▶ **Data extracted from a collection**
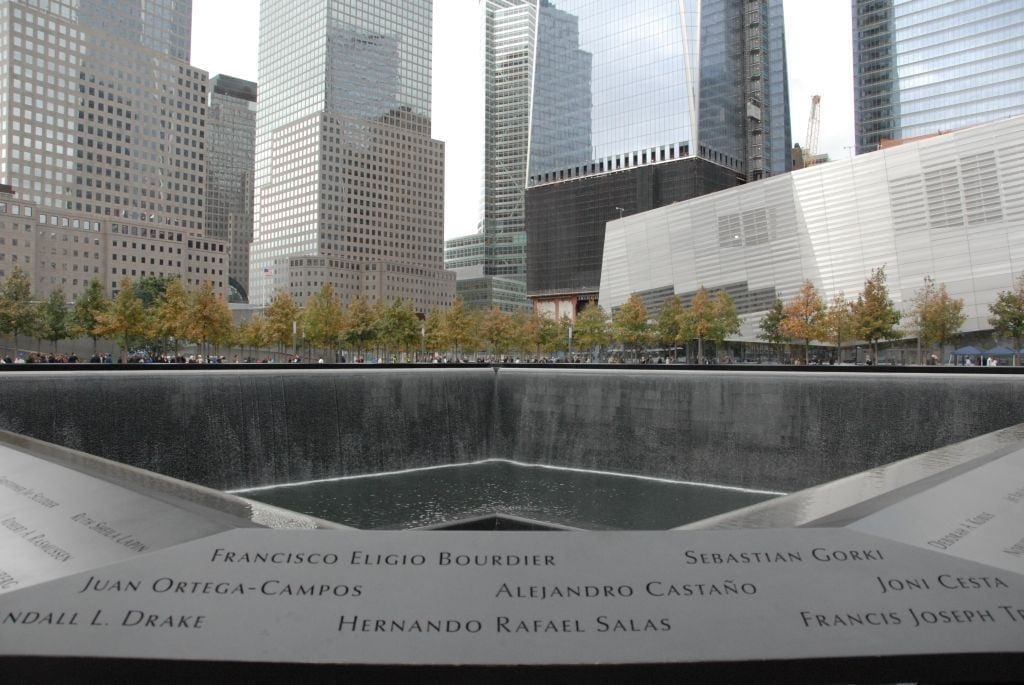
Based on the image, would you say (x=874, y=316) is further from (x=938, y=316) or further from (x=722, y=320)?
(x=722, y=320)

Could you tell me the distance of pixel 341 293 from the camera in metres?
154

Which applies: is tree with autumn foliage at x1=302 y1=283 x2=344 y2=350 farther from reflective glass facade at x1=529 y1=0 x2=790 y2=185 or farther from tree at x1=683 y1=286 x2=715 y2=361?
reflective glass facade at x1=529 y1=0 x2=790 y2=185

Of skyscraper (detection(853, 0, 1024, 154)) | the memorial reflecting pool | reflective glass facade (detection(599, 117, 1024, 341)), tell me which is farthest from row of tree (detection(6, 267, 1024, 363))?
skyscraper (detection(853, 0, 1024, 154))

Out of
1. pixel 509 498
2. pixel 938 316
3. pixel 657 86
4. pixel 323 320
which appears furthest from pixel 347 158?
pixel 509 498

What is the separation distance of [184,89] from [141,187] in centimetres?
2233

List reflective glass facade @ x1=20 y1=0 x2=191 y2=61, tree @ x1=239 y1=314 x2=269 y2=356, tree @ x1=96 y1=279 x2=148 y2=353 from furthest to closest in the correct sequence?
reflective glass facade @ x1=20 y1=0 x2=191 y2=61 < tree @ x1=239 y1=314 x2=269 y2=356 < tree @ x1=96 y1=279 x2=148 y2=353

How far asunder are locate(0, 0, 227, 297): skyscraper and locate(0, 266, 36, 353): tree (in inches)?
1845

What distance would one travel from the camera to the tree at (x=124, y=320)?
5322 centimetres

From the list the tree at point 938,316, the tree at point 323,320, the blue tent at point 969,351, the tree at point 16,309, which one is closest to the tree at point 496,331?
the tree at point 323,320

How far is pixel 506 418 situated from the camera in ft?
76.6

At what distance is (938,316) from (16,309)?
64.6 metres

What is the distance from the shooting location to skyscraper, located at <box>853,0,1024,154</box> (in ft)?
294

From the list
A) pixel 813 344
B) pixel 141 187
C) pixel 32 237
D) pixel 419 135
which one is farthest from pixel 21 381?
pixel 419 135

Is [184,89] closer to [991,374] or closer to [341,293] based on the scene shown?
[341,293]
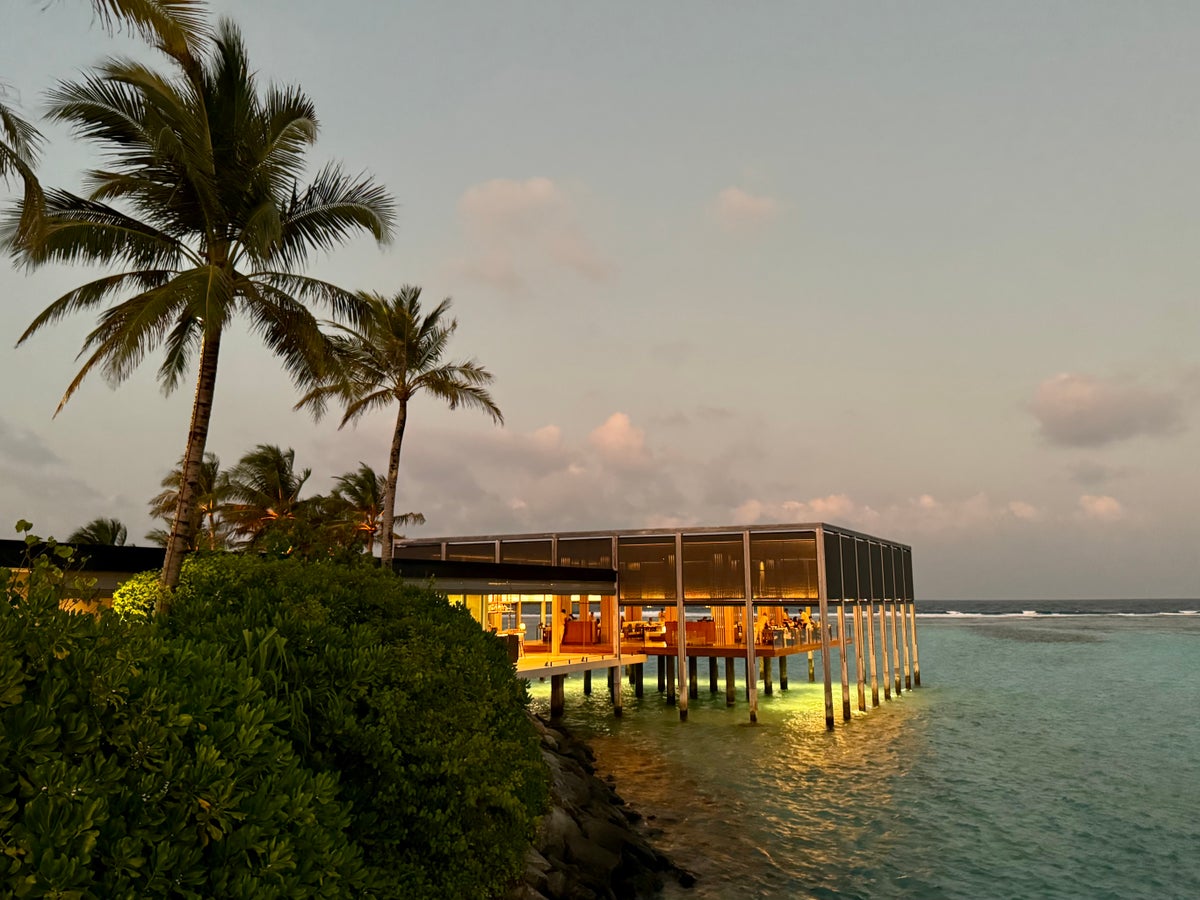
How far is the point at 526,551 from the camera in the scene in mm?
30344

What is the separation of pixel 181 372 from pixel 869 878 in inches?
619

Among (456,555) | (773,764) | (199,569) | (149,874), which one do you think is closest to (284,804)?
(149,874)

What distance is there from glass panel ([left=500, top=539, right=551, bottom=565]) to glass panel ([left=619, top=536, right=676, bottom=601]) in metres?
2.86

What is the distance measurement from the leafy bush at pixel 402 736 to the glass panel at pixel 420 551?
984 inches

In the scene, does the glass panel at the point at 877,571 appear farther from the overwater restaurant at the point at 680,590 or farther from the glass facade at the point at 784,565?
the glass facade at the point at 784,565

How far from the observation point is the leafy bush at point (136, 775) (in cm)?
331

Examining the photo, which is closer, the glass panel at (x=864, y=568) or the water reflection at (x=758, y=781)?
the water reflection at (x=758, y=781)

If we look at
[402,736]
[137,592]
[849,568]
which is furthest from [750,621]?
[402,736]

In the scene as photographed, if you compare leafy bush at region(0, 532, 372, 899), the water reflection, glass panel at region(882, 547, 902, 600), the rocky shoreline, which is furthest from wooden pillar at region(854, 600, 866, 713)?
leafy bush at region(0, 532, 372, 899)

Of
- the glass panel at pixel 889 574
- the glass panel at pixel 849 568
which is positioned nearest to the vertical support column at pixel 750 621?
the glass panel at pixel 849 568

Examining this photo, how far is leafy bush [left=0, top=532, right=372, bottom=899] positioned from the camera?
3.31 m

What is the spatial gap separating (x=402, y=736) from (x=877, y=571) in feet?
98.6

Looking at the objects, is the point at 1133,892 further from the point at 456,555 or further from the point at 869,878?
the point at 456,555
...
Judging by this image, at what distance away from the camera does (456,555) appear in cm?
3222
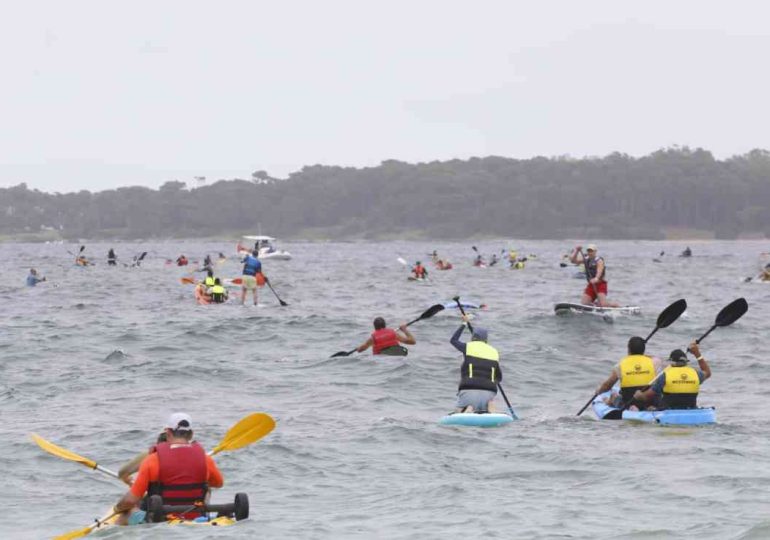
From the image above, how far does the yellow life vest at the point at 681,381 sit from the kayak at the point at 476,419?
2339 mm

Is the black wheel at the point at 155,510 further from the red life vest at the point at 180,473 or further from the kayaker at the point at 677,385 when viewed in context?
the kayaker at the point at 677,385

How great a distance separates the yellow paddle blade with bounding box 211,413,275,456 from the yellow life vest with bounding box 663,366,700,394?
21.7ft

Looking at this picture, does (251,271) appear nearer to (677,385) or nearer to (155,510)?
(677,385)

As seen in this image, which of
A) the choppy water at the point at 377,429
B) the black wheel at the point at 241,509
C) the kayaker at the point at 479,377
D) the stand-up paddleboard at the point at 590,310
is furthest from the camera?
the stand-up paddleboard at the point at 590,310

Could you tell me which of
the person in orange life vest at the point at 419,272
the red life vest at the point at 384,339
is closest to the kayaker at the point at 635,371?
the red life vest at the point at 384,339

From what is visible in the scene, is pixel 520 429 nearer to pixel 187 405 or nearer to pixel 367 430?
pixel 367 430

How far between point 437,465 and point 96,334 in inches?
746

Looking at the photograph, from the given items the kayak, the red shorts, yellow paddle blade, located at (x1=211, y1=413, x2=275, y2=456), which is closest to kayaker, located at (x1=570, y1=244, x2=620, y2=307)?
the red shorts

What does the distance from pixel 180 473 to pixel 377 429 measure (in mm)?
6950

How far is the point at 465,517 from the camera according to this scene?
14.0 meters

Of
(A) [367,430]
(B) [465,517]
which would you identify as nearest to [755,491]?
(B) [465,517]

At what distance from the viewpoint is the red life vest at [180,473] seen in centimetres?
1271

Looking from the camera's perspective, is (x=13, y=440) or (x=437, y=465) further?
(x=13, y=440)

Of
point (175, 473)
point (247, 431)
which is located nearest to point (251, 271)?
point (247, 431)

▶ **TASK GOAL**
Filter the entries above down to every line that contains the word "further", treating uppercase and lowercase as different.

▶ **EXERCISE SOLUTION**
Based on the image, would you say (x=874, y=316) is further from (x=938, y=316) or further from (x=722, y=320)?
Looking at the objects, is the point at 1133,892 further from the point at 456,555 or further from the point at 869,878?
Is the black wheel at the point at 155,510 further from the red life vest at the point at 180,473 or further from the kayaker at the point at 677,385 when viewed in context?
Looking from the camera's perspective, is (x=13, y=440) or (x=437, y=465) further?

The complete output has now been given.